#### [PROBLEM TO WORK ON]
Find every line below where the string "frames" shows up, and copy those lines.

#### [EXTRACTED RECORDS]
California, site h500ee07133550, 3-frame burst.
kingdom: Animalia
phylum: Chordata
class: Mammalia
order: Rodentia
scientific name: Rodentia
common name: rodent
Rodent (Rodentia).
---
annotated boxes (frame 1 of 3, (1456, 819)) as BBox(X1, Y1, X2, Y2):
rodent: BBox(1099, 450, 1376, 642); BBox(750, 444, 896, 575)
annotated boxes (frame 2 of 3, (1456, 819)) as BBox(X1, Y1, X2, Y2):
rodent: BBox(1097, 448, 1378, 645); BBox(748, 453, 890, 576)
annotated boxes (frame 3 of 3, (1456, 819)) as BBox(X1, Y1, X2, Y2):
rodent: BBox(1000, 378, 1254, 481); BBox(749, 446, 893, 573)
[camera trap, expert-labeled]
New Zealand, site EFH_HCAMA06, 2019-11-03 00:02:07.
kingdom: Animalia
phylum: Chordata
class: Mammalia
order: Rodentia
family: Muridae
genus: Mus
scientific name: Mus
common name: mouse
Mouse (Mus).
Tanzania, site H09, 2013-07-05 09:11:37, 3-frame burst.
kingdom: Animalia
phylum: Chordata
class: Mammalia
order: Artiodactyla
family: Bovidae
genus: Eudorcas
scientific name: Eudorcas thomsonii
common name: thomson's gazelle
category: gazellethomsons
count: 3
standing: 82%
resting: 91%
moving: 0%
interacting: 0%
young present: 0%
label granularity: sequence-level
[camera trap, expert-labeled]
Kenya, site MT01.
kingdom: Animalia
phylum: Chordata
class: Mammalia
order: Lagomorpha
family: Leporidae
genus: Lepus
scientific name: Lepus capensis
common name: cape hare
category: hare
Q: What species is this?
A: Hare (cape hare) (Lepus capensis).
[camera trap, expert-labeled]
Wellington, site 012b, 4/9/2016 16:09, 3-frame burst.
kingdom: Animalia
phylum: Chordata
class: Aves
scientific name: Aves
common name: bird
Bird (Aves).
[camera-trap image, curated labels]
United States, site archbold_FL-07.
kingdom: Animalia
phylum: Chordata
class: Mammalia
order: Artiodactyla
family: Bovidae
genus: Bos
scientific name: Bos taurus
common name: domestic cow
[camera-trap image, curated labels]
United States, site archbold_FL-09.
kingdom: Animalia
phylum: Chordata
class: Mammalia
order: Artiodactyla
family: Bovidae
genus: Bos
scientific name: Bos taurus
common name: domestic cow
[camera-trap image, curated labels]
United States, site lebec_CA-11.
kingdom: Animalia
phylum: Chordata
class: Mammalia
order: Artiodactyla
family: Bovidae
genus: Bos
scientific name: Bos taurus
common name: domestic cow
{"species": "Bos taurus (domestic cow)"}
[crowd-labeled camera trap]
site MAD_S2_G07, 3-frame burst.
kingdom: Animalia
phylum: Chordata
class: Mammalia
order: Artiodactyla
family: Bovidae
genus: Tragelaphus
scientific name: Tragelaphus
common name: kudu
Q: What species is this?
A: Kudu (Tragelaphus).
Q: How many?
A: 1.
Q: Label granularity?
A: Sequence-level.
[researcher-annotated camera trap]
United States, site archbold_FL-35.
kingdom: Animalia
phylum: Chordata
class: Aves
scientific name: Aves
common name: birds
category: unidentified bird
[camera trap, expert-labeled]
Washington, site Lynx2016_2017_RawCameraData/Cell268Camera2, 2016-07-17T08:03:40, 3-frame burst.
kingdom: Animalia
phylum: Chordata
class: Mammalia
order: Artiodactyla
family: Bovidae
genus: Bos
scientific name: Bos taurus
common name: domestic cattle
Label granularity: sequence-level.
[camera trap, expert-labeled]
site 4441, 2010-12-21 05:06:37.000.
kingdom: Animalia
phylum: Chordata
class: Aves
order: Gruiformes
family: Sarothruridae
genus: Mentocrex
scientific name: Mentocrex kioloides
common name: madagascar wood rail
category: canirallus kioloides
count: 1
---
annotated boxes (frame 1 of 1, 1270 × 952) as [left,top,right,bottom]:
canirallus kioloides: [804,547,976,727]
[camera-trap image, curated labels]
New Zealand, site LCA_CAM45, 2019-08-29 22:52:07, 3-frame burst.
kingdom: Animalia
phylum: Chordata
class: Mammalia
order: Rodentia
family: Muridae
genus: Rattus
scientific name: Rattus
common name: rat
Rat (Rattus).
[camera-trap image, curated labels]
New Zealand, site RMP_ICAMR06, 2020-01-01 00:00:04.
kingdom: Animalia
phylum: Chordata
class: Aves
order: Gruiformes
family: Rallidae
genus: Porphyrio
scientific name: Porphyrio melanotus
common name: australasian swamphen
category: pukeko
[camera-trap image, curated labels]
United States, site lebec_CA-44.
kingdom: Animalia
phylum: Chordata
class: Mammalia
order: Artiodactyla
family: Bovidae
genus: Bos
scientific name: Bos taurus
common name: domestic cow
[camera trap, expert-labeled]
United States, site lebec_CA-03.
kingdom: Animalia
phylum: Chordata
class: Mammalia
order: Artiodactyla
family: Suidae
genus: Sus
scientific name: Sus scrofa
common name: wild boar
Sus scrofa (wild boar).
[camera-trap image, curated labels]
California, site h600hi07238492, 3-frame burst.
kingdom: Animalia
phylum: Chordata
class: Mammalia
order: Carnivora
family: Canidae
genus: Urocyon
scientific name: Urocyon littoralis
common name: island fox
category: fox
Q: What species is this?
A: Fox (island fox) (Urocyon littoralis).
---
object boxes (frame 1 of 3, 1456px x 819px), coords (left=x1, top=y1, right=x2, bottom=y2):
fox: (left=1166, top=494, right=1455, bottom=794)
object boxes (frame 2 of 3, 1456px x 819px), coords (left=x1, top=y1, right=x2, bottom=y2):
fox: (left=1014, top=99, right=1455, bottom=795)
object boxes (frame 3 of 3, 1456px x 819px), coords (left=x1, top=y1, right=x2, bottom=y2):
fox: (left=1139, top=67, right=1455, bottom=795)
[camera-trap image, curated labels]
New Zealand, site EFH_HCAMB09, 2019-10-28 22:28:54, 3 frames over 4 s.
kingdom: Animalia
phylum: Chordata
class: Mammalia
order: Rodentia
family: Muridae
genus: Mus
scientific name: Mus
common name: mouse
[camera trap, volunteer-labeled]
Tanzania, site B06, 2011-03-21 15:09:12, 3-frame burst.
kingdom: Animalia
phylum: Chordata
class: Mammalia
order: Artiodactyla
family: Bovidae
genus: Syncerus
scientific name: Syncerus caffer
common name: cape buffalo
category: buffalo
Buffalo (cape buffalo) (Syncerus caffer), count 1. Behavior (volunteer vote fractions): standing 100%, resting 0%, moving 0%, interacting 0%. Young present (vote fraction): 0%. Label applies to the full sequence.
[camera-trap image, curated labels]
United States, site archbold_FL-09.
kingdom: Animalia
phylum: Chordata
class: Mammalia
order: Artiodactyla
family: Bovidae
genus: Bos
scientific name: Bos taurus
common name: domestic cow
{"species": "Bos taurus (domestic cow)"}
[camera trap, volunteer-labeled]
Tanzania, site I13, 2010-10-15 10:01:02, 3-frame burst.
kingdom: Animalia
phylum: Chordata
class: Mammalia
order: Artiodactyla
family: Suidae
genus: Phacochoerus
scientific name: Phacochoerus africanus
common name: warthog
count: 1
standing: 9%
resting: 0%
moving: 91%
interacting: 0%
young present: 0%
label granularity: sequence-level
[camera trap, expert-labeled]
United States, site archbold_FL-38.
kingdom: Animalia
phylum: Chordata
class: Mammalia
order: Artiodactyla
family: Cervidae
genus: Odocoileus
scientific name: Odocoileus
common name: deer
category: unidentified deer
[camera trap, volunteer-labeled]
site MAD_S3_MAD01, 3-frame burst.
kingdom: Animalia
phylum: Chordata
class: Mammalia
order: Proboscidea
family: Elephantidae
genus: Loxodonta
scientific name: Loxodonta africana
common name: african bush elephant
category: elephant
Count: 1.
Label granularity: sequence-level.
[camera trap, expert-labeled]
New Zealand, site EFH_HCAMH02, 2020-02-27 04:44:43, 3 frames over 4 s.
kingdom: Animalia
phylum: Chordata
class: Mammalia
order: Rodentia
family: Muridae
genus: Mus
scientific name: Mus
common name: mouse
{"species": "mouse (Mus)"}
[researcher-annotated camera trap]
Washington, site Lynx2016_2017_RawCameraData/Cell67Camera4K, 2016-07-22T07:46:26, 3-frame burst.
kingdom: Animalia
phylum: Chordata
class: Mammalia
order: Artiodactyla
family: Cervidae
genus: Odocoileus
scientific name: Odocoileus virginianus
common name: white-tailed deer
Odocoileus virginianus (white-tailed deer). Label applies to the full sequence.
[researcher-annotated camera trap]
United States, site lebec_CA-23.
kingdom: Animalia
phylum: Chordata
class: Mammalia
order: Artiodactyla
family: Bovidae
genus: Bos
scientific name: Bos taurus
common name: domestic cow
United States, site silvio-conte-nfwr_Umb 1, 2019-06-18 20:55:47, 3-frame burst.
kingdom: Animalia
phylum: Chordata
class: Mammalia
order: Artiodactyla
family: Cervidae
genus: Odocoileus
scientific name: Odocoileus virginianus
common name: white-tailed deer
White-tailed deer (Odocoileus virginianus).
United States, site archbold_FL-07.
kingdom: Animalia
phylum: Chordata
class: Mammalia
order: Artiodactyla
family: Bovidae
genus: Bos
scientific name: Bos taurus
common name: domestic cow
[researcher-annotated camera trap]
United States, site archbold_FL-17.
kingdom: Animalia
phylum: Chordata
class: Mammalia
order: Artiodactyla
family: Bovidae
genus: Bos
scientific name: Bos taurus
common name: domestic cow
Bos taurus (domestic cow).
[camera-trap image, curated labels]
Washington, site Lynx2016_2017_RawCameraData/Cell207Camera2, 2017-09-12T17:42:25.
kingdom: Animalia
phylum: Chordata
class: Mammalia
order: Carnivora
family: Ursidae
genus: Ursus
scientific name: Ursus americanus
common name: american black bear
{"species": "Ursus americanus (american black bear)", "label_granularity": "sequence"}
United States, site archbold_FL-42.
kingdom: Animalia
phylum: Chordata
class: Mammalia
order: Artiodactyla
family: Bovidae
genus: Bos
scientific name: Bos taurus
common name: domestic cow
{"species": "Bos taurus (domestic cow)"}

#### [TASK ANSWER]
New Zealand, site EFH_HCAMB09, 2019-10-28 22:28:54, 3 frames over 4 s.
New Zealand, site EFH_HCAMH02, 2020-02-27 04:44:43, 3 frames over 4 s.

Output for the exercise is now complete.